The odds that DNA found in the wound of a slaying victim belonged to anyone other than LAPD Det. Stephanie Lazarus were one in 400 quadrillion, a police forensics specialist testified Wednesday.
Los Angeles Police Department criminalist Jennifer Butterworth told a judge that she analyzed the swab taken from a bite mark on the left forearm of Sherrie Rae Rasmussen and found it belonged to a woman, despite the theory put forth by original case detectives that Rasmussen had been beaten and shot by two men on Feb. 24, 1986.
After reopening the case, police detectives identified Lazarus as a suspect and secretly obtained a DNA sample from her.
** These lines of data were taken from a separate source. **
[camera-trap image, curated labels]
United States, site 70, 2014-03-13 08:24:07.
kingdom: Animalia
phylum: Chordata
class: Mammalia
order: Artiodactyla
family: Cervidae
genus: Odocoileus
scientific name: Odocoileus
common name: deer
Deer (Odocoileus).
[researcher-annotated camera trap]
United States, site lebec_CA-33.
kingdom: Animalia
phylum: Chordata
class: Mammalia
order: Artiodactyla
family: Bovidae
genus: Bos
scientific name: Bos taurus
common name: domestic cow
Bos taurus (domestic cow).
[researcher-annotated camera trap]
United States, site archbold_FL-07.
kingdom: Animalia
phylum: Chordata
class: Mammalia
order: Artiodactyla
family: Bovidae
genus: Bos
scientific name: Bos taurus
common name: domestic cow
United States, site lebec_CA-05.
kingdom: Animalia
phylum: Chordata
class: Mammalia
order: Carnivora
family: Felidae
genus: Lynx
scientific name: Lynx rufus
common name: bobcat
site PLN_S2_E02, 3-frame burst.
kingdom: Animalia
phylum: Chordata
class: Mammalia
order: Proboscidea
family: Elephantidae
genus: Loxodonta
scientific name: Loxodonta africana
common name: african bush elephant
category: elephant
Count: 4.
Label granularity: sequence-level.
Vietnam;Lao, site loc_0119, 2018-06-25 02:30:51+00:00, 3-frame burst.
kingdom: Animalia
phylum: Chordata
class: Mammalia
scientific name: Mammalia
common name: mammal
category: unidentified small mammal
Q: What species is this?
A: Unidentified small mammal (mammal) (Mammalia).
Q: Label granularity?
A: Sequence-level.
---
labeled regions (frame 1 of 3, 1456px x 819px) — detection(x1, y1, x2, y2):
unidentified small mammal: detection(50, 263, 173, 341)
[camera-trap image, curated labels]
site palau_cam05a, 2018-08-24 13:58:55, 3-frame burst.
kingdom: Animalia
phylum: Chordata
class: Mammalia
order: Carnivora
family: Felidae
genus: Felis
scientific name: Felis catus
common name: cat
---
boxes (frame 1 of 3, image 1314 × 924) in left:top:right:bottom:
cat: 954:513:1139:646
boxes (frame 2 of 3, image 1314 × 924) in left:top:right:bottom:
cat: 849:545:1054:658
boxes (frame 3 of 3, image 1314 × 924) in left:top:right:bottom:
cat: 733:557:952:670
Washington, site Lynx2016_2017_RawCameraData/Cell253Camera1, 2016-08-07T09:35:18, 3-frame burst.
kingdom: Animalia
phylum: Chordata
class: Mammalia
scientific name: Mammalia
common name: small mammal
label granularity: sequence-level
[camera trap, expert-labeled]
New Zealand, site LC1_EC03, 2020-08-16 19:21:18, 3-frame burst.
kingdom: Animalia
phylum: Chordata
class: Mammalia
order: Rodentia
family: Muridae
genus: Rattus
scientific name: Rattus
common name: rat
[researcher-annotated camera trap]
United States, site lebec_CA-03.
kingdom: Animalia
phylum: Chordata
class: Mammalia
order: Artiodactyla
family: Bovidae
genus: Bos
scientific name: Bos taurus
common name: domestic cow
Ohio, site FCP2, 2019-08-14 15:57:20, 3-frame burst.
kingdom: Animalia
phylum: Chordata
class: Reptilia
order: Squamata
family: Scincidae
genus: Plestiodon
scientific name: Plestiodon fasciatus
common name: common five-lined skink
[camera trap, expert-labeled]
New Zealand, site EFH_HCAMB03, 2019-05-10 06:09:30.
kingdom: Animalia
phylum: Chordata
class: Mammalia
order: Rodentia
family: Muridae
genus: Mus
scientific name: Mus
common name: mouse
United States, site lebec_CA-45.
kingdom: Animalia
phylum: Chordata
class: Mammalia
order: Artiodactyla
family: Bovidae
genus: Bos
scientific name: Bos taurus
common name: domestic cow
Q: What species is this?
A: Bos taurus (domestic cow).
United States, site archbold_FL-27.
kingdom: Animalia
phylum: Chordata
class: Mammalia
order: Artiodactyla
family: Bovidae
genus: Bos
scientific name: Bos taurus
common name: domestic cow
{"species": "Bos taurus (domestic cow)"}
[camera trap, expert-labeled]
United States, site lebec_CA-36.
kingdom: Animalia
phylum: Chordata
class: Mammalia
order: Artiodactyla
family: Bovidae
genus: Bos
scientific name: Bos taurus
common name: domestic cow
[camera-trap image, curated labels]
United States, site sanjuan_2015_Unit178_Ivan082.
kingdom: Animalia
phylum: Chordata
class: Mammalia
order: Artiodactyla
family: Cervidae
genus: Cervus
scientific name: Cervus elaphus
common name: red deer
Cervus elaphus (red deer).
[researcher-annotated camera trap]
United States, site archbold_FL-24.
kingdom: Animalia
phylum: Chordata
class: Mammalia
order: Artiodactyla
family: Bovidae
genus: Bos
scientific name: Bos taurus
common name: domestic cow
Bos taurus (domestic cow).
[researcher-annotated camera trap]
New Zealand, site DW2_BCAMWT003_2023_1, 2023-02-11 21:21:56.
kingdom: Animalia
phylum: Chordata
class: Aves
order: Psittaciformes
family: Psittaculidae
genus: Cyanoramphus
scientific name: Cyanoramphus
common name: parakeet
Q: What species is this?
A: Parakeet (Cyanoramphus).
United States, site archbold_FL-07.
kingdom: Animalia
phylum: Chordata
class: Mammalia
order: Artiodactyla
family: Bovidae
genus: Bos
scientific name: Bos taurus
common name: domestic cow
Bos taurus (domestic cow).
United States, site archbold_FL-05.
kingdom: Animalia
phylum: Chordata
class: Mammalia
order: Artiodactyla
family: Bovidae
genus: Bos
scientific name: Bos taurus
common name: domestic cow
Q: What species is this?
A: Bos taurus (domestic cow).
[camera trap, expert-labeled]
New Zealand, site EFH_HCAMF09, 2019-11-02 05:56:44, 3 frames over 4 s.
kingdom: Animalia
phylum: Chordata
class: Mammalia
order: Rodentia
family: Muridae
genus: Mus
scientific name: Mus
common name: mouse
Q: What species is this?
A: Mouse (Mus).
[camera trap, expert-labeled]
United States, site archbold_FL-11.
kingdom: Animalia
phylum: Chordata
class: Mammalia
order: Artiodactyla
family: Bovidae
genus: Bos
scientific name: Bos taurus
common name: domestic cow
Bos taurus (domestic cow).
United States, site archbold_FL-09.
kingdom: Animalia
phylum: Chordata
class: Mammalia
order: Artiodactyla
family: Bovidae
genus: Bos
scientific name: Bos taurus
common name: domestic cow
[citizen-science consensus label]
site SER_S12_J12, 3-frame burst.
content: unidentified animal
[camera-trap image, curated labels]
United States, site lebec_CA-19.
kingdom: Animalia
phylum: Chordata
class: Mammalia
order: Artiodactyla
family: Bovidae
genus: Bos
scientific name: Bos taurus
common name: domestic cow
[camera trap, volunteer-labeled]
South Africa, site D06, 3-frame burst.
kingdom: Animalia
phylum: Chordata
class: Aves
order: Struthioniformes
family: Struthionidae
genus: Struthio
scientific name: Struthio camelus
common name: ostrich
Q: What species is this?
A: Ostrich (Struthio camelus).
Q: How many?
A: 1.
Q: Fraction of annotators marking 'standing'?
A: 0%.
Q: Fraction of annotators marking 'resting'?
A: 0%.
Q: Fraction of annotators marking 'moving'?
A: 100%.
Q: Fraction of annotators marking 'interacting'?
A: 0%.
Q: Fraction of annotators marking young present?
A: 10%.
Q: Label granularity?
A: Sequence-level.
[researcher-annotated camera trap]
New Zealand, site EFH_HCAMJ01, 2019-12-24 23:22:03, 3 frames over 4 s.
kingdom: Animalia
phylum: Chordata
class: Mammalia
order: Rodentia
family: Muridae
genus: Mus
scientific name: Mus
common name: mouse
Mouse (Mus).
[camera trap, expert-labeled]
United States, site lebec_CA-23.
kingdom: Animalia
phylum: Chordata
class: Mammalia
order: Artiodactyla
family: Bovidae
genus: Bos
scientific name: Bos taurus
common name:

That led to what Butterworth described as "a match" with the genetic sample from the bite mark.
The testimony came on the third day of the preliminary hearing in the case, which also included LAPD Det. James Nuttall, who testified about reopening the case.
Nuttall said that he was given Lazarus' name during an interview with Rasmussen's husband, John Ruetten, who described his relationship with Lazarus as a friendship that became "fully intimate." Ruetten later married Rasmussen, a hospital nursing director.
On cross-examination by defense attorney Mark Overland, Nuttall said Ruetten also told him that he went to Lazarus' home after he was engaged to Rasmussen and had sex with Lazarus.